Everyone thinks, all the time.

Conscious Thinking vs Auto-pilot Thinking

As Paul Rulkens mentions in his TEDx Talk at Maastricht, "The purpose of all thinking is not to think."; And anyone familiar with meditation knows what he means. Bu here, thinking is of two kinds.


  1. In the normal state of the mind, the incessant and turbulent flow of all kinds of random thoughts called "Auto-pilot Thinking".
  2. In the focused state of the mind, when one actually thinks about a particular object, or what I like to call "Conscious Thinking".

Okay, so most of the time our minds are on Auto-pilot. But when we think about a particular thing (object), we become conscious of our thinking process and can then focus (for the most part :P) on that thing.
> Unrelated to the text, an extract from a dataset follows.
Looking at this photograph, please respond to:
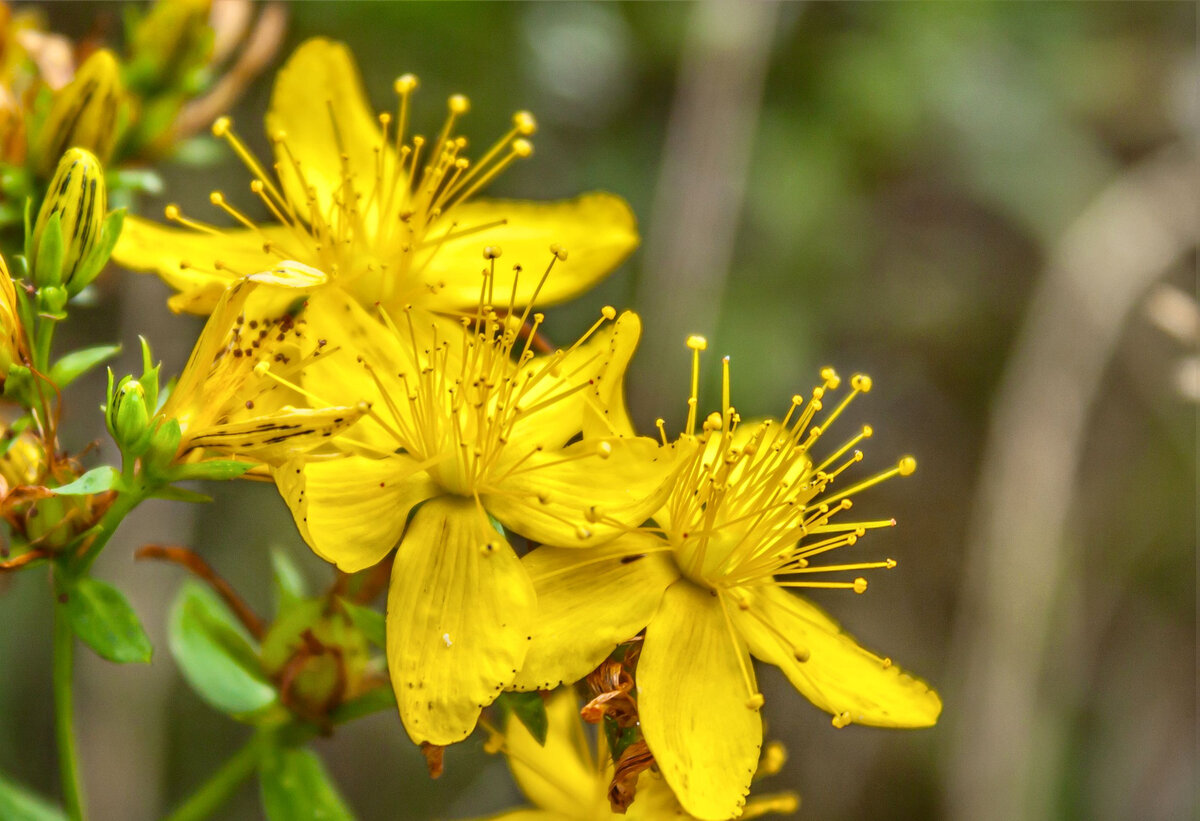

What is Critical Thinking?

Consider this example: Till 1543 AD, almost everyone on earth thought that the earth was at the centre of the solar system and the universe. Until Nicolaus Copernicus published his books and removed earth from the center, in 1543 AD. Even after that, most people didn't believe his theories because the Roman Catholic Church considered them heretical (against their religion). So it was believed as a fact, just by a few people who had heard/read about it; instead of becoming a commonly known fact, which happened decades, if not more than a century, later.
In this example, Copernicus didn't believe what everyone else thought to be true. He thought in a critical and innovative way and ended up revolutionising our knowledge about the universe.
Whereas, a majority of the people didn't think critically and blindly, unquestioningly believed in other people's beliefs and missed out on understanding the universe, in a critical manner and seeing it for what it actually was. Maybe, one of them could've discovered gravity, decades before Isaac Newton!